17 α-hydroxyprogesterone caproate clinical eligibility:

  • Singleton pregnancy
  • Prior singleton spontaneous preterm birth <37 weeks of gestation

Patients must meet the FDA-approved indication for 17-P defined as current singleton pregnancy with a history of singleton spontaneous preterm birth less than 37 weeks of gestation.

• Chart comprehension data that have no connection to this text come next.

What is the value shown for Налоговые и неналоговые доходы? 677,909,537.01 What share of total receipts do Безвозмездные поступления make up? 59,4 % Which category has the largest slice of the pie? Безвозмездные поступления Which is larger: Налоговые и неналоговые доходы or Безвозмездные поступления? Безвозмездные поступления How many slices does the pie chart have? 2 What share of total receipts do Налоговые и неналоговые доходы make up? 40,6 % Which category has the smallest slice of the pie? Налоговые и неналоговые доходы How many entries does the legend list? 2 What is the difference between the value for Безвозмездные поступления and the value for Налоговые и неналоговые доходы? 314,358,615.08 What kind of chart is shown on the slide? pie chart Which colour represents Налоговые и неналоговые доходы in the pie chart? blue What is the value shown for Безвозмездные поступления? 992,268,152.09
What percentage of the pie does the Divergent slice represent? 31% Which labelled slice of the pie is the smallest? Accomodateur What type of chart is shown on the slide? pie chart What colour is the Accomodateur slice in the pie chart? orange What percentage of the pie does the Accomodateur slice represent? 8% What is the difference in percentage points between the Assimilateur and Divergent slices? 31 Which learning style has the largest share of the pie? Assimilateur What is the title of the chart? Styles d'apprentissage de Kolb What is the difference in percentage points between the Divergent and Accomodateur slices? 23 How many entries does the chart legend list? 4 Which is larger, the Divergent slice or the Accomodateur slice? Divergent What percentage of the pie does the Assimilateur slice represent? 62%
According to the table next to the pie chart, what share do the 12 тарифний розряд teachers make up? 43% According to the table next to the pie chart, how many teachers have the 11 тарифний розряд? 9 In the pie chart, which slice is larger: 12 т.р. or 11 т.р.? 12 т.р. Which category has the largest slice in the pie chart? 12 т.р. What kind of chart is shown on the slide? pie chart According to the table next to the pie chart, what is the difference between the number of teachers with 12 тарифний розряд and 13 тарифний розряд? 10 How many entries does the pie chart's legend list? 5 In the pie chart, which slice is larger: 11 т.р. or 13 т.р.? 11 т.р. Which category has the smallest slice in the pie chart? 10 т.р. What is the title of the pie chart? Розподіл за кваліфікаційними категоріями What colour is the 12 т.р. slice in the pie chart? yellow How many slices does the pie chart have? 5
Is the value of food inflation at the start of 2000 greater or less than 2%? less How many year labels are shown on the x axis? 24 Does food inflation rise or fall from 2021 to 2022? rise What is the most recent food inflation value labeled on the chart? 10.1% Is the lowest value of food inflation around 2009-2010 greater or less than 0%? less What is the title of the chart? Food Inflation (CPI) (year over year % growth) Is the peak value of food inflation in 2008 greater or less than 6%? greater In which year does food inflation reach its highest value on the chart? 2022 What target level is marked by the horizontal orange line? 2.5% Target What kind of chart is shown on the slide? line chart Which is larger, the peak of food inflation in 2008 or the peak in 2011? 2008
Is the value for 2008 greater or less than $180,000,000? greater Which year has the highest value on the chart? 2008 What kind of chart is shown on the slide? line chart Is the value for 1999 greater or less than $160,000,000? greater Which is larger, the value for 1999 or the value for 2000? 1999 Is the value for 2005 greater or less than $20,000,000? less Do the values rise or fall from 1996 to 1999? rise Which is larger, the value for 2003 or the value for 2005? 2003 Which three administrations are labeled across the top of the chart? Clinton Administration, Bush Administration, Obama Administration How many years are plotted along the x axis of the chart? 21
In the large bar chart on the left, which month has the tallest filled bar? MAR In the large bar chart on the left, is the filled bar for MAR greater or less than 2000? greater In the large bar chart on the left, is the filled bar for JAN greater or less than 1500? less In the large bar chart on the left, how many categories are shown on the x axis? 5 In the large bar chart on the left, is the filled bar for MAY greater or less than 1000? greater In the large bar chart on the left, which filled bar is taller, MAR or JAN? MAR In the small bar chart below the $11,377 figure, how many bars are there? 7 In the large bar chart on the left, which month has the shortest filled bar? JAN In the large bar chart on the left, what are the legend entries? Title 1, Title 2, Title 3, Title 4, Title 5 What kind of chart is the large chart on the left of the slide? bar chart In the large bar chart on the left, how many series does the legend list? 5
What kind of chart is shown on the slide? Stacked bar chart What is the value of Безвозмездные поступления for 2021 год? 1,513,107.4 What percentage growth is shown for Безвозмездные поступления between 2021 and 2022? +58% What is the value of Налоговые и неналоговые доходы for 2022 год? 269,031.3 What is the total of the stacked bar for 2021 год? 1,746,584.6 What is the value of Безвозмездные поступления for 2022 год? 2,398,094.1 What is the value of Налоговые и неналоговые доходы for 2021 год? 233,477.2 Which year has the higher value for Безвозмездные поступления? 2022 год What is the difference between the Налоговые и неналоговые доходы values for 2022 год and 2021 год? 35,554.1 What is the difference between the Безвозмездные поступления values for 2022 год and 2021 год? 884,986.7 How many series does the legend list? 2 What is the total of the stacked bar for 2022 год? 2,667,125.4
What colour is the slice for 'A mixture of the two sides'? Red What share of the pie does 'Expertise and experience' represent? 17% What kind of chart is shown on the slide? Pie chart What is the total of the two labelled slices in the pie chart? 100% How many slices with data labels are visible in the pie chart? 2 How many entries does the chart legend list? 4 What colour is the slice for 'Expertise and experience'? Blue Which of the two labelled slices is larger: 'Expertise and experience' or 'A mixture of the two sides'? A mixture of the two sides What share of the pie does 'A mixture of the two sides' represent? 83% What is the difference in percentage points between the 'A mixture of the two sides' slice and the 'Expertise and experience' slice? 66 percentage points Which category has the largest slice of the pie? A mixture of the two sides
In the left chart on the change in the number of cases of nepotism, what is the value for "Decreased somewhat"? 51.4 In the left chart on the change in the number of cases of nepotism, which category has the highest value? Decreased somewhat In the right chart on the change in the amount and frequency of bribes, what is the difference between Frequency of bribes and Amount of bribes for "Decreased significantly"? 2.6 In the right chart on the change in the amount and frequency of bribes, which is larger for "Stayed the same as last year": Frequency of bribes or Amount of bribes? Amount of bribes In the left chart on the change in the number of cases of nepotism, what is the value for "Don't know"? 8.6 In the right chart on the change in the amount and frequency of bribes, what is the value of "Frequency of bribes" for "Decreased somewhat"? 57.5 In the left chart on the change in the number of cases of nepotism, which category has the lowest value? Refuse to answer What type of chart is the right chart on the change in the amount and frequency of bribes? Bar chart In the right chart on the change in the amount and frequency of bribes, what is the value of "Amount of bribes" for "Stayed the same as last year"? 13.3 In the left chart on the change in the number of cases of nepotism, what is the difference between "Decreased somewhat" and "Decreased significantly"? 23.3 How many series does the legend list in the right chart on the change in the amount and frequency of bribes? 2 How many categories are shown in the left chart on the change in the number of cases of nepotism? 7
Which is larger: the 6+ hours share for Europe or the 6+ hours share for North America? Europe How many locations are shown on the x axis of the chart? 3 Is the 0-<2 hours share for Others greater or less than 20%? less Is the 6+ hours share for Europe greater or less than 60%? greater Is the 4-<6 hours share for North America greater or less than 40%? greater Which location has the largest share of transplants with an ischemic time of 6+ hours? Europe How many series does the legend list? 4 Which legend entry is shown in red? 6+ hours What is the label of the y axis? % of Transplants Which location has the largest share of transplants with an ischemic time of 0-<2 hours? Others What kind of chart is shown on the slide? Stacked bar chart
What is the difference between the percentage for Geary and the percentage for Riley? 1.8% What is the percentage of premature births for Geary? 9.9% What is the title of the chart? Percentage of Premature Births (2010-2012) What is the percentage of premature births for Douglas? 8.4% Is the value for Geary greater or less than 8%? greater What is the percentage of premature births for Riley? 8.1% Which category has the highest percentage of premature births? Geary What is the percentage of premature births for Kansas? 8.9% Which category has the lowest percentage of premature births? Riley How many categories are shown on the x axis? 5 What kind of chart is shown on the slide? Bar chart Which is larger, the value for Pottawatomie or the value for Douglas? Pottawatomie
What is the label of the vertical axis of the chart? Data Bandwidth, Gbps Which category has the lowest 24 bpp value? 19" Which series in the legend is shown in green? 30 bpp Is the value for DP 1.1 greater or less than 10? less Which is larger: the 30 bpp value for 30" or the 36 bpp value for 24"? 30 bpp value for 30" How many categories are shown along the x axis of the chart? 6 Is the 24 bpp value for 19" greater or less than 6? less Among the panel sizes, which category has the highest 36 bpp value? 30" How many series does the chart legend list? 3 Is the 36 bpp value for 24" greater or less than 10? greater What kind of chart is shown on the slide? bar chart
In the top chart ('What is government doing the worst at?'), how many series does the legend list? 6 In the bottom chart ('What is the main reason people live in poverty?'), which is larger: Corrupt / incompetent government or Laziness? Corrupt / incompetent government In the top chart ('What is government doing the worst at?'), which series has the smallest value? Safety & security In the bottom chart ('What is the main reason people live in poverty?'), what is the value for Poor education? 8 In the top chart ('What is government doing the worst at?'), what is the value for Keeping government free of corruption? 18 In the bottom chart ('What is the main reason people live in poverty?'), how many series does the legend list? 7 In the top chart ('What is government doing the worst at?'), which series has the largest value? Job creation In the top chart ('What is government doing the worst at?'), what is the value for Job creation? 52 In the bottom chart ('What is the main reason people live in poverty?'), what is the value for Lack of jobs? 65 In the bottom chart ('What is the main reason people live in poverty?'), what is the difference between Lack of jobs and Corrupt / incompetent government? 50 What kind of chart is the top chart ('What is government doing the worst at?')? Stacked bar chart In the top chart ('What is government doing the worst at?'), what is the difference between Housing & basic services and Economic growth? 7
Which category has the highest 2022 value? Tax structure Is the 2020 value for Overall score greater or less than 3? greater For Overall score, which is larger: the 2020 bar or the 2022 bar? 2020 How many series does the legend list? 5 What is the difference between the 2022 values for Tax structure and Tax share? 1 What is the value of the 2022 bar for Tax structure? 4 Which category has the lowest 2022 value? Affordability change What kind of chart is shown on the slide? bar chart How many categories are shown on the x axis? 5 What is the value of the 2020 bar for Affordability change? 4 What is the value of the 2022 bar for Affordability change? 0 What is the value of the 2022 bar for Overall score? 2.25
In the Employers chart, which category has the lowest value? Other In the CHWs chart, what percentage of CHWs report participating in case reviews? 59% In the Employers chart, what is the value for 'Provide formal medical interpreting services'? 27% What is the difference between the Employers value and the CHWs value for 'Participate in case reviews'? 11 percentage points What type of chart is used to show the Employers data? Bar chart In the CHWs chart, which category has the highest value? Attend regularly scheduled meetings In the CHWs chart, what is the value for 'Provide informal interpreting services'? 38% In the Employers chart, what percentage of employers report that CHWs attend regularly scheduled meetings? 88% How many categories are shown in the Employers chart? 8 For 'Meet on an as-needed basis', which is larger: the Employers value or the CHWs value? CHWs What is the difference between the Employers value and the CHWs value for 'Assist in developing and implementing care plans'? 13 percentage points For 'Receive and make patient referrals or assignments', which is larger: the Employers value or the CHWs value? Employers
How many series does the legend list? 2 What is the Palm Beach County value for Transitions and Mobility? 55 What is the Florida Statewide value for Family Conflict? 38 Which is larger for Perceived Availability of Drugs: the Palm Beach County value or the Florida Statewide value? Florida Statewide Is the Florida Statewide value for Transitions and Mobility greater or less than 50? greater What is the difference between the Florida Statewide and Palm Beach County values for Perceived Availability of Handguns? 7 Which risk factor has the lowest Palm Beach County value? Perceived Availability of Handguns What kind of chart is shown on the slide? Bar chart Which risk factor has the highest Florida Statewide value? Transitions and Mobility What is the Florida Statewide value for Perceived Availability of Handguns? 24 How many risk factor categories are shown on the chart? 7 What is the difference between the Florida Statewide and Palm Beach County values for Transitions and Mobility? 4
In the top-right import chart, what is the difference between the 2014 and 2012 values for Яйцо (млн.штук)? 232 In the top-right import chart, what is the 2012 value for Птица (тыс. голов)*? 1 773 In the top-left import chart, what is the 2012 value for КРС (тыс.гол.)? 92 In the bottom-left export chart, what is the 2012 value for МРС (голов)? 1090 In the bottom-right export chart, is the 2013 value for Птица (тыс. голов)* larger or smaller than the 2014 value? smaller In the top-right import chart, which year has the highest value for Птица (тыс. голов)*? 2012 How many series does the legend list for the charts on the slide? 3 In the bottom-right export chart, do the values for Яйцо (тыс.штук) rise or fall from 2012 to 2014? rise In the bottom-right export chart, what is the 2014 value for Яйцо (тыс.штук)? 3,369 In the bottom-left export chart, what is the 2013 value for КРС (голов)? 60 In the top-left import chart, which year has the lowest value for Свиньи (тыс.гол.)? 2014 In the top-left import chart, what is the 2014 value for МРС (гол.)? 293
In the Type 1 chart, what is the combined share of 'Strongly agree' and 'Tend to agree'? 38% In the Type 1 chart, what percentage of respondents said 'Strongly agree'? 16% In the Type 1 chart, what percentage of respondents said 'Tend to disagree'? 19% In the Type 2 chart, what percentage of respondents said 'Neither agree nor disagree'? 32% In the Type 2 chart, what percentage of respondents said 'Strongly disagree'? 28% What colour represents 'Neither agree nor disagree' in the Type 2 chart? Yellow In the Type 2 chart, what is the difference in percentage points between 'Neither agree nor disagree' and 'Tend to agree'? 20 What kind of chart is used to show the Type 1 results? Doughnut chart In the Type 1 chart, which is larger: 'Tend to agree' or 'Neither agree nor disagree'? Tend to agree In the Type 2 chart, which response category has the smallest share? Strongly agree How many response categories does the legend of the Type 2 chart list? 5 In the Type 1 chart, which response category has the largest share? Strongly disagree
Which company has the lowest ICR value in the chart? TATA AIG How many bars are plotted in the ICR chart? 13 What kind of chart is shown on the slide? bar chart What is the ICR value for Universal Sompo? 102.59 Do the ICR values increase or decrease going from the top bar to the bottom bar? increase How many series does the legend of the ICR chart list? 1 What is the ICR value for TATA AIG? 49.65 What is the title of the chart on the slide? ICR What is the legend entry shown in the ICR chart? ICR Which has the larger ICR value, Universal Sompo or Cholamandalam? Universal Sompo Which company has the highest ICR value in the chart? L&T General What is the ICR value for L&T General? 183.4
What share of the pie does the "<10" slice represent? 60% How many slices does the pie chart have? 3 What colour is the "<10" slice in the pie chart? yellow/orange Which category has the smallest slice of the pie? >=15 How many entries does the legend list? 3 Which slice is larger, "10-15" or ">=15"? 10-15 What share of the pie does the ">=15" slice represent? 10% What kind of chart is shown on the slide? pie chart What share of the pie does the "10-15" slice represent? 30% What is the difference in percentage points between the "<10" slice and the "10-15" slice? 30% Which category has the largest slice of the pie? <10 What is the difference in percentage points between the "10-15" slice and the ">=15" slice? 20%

Risk factor for PTB Injectable 17-P Comments
H/O singleton spontaneous PTB IM 17-P has been shown to be effective in women with a history of singleton SPTB <37 weeks.(da Fonseca et al., 2003; Meis et al., 2003; O'Brien, Adair, Lewis, & al., 2007)
Once initiated, patients should remain on 17P injections, regardless of detection of short cervical length or use of cerclage.
Short cervix with no H/O PTB Not indicated IM 17-P has not demonstrated efficacy in women without a history of preterm birth who have a short cervix.(Grobman et al., 2012)
Multiples (twins, triplets, etc.) Not Indicated IM 17-P has not demonstrated efficacy in women pregnant with multiples.(Caritis et al., 2009; Combs et al., 2011; Rouse et al., 2007)
H/O preterm birth of multiple gestation Not Indicated IM 17-P has not demonstrated efficacy in women with a prior preterm birth of multiples.